§ **Brano citato**
S.G., titolare, a seguito del decesso della moglie, di un trattamento pensionistico composto di una pensione diretta di anzianità VO e una integrata di reversibilità SO, entrambe a carico dell’Assicurazione Generale Obbligatoria, oltre a una pensione di reversibilità integrativa PI a carico del fondo integrativo ex Consorzio Autonomo del Porto di Genova, ha lamentato l’erroneità della ricostruzione operata dall’Istituto riguardo alla pensione integrativa PI in suo godimento.

Ha convenuto, quindi, l’INPS dinanzi al Tribunale di Genova chiedendo il ripristino del trattamento pensionistico in precedenza erogatogli, determinato mediante detrazione della quota di pensione SO a carico dell’AGO dalla pensione integrativa a carico del fondo CAP sulla base dell’importo effettivamente percepito (quest’ultimo pari, per effetto dell’applicazione della L. n. 335 del 1995, art. 1, comma 41 al 50% di quello in astratto liquidato, a sua volta determinato nella misura del 60% del trattamento originariamente spettante al coniuge).

Con sentenza del 29/8/2006 il Giudice di prime cure ha accolto la domanda, dichiarando l’illegittimità del provvedimento di ricostituzione della pensione integrativa PI e condannando l’INPS al ripristino del trattamento in precedenza erogato, oltre al pagamento delle differenze maturate in favore del ricorrente.

A seguito di appello dell’INPS, la Corte d’Appello di Genova, con sentenza del 1/7-26/8/2009, ha riformato la pronuncia di primo grado, respingendo le domande avanzate dallo S. nei confronti dell’Istituto.

La Corte territoriale ha interpretato l’art. 10 delle norme transitorie sul trattamento di pensione del personale consortile, disciplinante i casi di bilateralità di pensione integrativa a carico del Fondo e AGO integrata, nel senso che l’"importo dell’altra pensione" da portare in detrazione dalla pensione consortile è quello liquidato a titolo di secondo trattamento pensionistico e non quello effettivamente corrisposto, essendo quest’ultimo soggetto a variabili che non possono avere ingresso nella fase di calcolo della pensione, ma esclusivamente al momento della concreta erogazione.

§ **Record da utilizzare**

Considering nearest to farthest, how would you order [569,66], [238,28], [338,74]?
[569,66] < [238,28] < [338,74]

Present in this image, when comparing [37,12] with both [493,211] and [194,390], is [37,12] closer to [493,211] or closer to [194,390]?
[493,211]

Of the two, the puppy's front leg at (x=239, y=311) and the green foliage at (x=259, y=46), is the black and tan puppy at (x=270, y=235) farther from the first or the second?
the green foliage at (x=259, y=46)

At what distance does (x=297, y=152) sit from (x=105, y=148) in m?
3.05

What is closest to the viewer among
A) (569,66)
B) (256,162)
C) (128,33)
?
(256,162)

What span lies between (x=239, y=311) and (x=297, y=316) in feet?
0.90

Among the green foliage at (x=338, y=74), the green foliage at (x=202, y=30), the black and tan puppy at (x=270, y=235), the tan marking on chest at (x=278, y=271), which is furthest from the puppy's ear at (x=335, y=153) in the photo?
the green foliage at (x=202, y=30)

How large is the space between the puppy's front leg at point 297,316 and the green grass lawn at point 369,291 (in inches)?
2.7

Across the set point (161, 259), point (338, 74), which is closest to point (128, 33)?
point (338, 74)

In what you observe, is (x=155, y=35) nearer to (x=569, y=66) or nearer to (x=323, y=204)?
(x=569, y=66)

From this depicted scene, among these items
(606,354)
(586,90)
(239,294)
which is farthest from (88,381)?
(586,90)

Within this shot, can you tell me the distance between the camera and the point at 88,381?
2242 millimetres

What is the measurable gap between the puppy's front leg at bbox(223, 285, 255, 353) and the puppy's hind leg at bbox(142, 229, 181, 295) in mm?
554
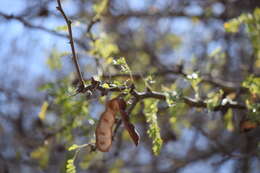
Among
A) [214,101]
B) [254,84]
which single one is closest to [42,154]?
[214,101]

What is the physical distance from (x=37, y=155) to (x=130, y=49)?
2.17 m

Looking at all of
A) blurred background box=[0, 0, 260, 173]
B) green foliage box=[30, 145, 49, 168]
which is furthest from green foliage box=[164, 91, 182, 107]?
green foliage box=[30, 145, 49, 168]

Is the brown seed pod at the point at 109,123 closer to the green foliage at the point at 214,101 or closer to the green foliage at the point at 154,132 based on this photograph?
the green foliage at the point at 154,132

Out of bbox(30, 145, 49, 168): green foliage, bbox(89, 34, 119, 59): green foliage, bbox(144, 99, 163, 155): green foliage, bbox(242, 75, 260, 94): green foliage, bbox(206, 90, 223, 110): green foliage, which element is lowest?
bbox(30, 145, 49, 168): green foliage

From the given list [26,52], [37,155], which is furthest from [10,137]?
[37,155]

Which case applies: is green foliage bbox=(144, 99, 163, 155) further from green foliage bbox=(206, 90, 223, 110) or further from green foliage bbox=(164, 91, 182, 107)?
green foliage bbox=(206, 90, 223, 110)

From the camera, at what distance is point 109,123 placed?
1.40 metres

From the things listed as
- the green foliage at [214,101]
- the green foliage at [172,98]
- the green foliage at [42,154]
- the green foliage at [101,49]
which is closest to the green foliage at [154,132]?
the green foliage at [172,98]

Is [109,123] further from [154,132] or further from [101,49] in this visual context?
[101,49]

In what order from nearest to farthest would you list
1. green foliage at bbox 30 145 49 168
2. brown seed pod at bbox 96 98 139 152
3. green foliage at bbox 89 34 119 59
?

§ **Compiti**
**1.** Nel brano sulla pensione integrativa, in quale data è stata pronunciata la sentenza del Giudice di prime cure?
**2.** Trascriva come elenco JSON di stringhe, una per ciascuna riga e omettendo le righe vuote, la parte dei record che si apre con la riga contenente "In what you" e si chiude con quella contenente "2242 millimetres", entrambe incluse.
Il brano e i record non hanno alcun legame tra loro.

§ **Risposte attese**
**1.** Il 29/8/2006.

**2.**
[
  "In what you observe, is (x=155, y=35) nearer to (x=569, y=66) or nearer to (x=323, y=204)?",
  "(x=569, y=66)",
  "From this depicted scene, among these items",
  "(606,354)",
  "(586,90)",
  "(239,294)",
  "which is farthest from (88,381)?",
  "(586,90)",
  "Within this shot, can you tell me the distance between the camera and the point at 88,381?",
  "2242 millimetres"
]